Além disso, segundo o projeto, a Fazenda deverá criar um regulamento com regras como proibição de menores de idade e de pessoas influentes na temática esportiva, como árbitros, dirigentes, técnicos, treinadores e atletas.

Após reunião com lideranças partidárias na última quinta, Kajuru pediu ao presidente do Senado, Rodrigo Pacheco (PSD-MG), que o projeto seja pautado. A instatisfação com a demora também foi pontuada por Efraim Filho (União-PE).

“Se espera uma medida provisória por parte do governo desde o início do ano. O ministro Haddad, quando esteve presente no Senado para tratar de arcabouço fiscal, já dizia que na semana seguinte a MP viria, e até seria uma das font4es de receita para justificar a metodologia do arcabouço. Até agora não chegou, o Senado começa a ficar insatisfeito com essa demora”, disse.

A medida provisória

A MP preparada pelo governo ainda não foi editada e enviada ao Congresso Nacional. No entanto, na última quinta-feira, o Ministério da Fazenda divulgou os principais pontos da medida.

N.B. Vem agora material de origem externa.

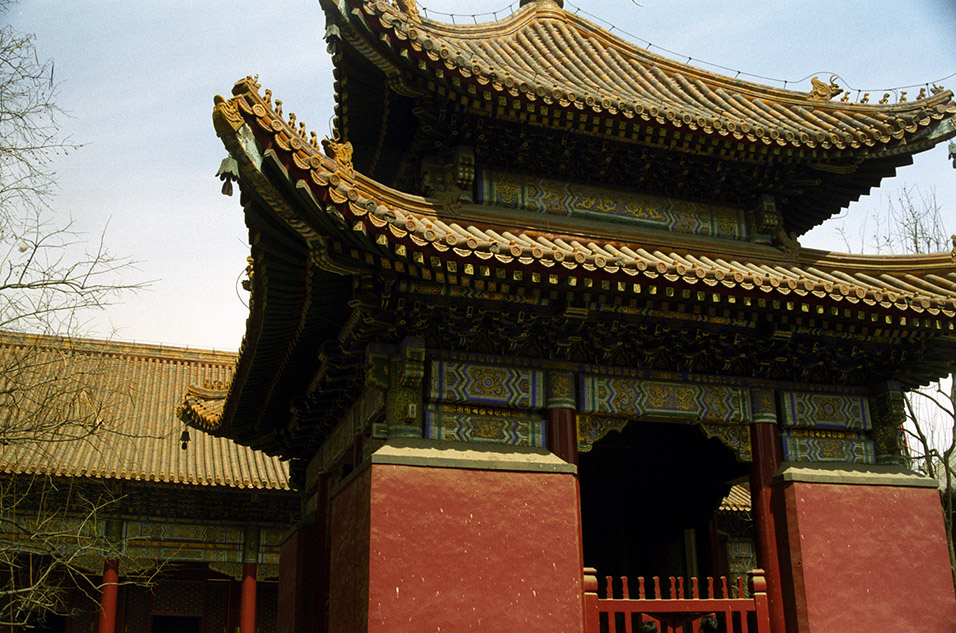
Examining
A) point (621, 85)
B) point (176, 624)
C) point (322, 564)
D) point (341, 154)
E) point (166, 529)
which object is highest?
point (621, 85)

O texto será assinado pelos ministérios da Fazenda, Planejamento, Gestão, Saúde, Turismo e Esportes. Cada pasta poderá editar portarias para criar mecanismos que evitem e coíbam casos de manipulações. Ações específicas de fiscalização ainda não foram divulgadas.

As informações mais precisas divulgadas pela Fazenda até o momento são sobre a arrecadação de impostos. O governo quer tributação de 16% sobre receita obtida com jogos feitos, subtraídos os prêmios pagos aos jogadores. Ao apostador vencedor de prêmio, será tributado 30% de Imposto de Renda.

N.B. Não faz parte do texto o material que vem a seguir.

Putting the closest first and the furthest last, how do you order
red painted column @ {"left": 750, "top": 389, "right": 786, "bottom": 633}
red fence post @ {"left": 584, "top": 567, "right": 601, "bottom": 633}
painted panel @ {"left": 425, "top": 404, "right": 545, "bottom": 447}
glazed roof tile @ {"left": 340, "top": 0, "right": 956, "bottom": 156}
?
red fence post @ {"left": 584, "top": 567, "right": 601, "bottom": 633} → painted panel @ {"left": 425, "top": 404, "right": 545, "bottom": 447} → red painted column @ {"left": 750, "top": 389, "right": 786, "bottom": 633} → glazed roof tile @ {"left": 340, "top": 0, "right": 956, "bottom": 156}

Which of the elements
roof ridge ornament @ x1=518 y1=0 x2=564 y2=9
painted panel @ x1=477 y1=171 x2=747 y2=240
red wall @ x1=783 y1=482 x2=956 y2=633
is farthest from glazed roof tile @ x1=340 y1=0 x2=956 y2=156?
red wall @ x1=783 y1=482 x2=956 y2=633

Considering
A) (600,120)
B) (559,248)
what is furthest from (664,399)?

Diferente do projeto de lei, que detalha pontos específicos sobre a publicidade das empresas, a nota divulgada pela Fazenda não traz detalhamento sobre as regras de propaganda. No entanto, o ministério informou que caberá ao Conselho Nacional de Autorregulação Publicitária (Conar) definir as medidas.

“O objetivo é garantir que as ações de marketing sejam responsáveis e éticas, contribuindo para um ambiente de apostas seguro e regulamentado”, informou a Fazenda.

Tramitação da MP

Após a análise do presidente Lula e da Casa Civil, a MP será enviada ao Congresso Nacional. No parlamento, a medida deverá ser analisada em até 120 dias, e poderá ser aprovada, rejeitada ou alterada pelos parlamentares.

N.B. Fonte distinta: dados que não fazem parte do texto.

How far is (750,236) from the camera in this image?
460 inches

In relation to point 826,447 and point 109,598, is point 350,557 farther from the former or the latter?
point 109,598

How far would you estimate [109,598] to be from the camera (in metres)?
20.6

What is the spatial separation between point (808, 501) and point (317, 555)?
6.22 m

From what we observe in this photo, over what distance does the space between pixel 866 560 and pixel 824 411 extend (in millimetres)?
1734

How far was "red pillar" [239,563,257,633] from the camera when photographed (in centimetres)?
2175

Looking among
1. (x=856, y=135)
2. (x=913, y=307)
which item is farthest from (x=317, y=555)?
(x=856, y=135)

Ao longo da tramitação no Congresso, as normas redigidas na MP terão força de lei. Por ter vigência imediata, a MP dará aos órgãos governamentais ferramentas para editar portarias temáticas sobre regras de propaganda, credenciamento das casas de apostas no Brasil (valor da outorga, documentos necessários etc.) e definição dos meios de pagamento para evitar lavagem de dinheiro.

CPI na Câmara

Em paralelo ao envio da MP e à tramitação do projeto de lei no Senado, a Câmara dos Deputados deve instalar, nos próximos dias, uma Comissão Parlamentar de Inquérito (CPI) para apurar irregularidades em jogos por esquemas fraudulentos de apostas esportivas.

O relator do colegiado será Felipe Carreras (PSB-PE). Um dos nomes que comporão o colegiado é o deputado Eduardo Bandeira de Mello (PSB-RJ), ex-presidente do Flamengo.

“Nesta semana veio à tona o que estamos prevendo há algum tempo, o afastamento de jogadores da Série A suspeitos de envolvimento com esse esquema. O futebol é uma paixão nacional, é um patrimônio do povo brasileiro. Precisamos investigar a fundo e punir todos os envolvidos”, disse o deputado Carreras na quinta-feira.